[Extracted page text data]
____________

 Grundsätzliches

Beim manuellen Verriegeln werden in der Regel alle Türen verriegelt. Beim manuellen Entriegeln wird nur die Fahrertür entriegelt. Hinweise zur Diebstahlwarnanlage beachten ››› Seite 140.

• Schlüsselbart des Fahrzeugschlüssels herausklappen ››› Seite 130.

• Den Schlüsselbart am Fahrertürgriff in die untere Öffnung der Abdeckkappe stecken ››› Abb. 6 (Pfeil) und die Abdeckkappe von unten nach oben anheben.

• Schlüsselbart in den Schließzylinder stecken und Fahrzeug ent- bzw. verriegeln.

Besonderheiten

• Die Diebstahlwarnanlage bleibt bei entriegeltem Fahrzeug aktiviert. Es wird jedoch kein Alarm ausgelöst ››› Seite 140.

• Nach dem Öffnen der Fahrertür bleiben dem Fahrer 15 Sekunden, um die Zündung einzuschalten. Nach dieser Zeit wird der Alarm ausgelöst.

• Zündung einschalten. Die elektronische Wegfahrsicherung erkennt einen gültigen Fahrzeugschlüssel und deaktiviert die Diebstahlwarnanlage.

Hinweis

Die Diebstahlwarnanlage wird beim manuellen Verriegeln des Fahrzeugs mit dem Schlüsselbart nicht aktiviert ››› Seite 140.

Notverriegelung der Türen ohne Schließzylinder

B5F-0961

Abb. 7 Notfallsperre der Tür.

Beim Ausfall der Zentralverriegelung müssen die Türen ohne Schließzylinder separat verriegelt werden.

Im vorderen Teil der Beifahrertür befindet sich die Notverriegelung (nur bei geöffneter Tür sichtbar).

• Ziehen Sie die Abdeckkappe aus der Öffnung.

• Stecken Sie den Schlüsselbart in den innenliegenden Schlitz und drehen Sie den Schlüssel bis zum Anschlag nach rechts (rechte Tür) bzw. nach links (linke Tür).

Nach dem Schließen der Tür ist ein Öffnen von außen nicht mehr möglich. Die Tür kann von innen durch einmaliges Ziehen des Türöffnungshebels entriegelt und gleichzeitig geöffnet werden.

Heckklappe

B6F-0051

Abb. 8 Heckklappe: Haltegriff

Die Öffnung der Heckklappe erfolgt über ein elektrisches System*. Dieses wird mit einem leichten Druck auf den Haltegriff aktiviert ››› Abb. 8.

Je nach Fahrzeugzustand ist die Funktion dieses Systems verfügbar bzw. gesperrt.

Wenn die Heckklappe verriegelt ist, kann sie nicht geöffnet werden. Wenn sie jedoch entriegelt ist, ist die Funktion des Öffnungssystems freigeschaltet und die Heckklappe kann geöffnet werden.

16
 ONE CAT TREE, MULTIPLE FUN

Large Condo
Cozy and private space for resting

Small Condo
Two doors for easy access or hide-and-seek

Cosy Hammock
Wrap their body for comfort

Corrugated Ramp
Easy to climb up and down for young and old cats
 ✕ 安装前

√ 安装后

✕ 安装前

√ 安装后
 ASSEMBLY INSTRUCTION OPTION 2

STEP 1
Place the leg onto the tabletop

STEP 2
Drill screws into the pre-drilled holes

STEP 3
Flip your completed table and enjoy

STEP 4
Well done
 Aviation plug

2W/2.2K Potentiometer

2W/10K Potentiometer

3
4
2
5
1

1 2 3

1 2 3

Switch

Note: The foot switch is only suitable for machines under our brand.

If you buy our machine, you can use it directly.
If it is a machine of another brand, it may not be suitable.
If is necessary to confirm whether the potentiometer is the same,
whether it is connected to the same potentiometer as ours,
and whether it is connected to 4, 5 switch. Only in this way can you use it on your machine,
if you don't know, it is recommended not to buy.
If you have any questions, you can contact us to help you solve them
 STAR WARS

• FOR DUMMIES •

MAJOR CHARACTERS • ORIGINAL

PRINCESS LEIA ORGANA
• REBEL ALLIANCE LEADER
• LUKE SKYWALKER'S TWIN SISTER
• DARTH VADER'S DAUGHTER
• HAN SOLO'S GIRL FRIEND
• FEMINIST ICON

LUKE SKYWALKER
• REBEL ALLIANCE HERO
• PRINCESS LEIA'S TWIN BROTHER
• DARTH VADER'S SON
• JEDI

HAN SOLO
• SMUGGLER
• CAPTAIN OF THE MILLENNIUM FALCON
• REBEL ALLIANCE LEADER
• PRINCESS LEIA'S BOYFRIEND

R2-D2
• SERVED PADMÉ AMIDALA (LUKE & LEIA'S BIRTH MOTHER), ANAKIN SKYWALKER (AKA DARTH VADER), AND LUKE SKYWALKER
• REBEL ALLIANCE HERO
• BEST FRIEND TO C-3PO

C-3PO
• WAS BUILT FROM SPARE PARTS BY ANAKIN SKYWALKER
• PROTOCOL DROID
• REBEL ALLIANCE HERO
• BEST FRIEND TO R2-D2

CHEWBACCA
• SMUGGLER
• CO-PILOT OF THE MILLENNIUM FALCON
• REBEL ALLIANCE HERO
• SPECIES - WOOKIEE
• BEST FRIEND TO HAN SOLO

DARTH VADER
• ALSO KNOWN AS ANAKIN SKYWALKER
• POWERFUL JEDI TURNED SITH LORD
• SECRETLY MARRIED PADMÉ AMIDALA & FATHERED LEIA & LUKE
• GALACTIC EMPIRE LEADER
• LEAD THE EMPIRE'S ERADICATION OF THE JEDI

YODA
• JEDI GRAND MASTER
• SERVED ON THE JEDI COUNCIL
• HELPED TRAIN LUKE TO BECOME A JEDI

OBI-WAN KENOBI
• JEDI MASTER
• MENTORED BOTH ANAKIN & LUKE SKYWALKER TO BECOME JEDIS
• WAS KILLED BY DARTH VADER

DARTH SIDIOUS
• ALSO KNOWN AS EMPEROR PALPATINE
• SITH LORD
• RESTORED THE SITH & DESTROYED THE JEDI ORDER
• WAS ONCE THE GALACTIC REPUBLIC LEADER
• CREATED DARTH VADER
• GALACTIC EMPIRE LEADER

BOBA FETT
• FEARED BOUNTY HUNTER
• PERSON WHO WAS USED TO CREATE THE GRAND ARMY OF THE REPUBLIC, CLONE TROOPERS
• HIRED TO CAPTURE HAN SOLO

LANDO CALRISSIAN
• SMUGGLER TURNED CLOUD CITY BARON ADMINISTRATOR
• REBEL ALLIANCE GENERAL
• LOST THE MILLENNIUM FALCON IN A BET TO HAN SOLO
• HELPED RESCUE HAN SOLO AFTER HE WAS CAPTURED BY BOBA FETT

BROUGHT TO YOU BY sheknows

____________

DESCRIPTION OF THE TASK:
Write out exactly the lines from the one containing "BY DARTH VADER" through the end of the data, both included. Add nothing else.

EXERCISE SOLUTION:
• WAS KILLED BY DARTH VADER

DARTH SIDIOUS
• ALSO KNOWN AS EMPEROR PALPATINE
• SITH LORD
• RESTORED THE SITH & DESTROYED THE JEDI ORDER
• WAS ONCE THE GALACTIC REPUBLIC LEADER
• CREATED DARTH VADER
• GALACTIC EMPIRE LEADER

BOBA FETT
• FEARED BOUNTY HUNTER
• PERSON WHO WAS USED TO CREATE THE GRAND ARMY OF THE REPUBLIC, CLONE TROOPERS
• HIRED TO CAPTURE HAN SOLO

LANDO CALRISSIAN
• SMUGGLER TURNED CLOUD CITY BARON ADMINISTRATOR
• REBEL ALLIANCE GENERAL
• LOST THE MILLENNIUM FALCON IN A BET TO HAN SOLO
• HELPED RESCUE HAN SOLO AFTER HE WAS CAPTURED BY BOBA FETT

BROUGHT TO YOU BY sheknows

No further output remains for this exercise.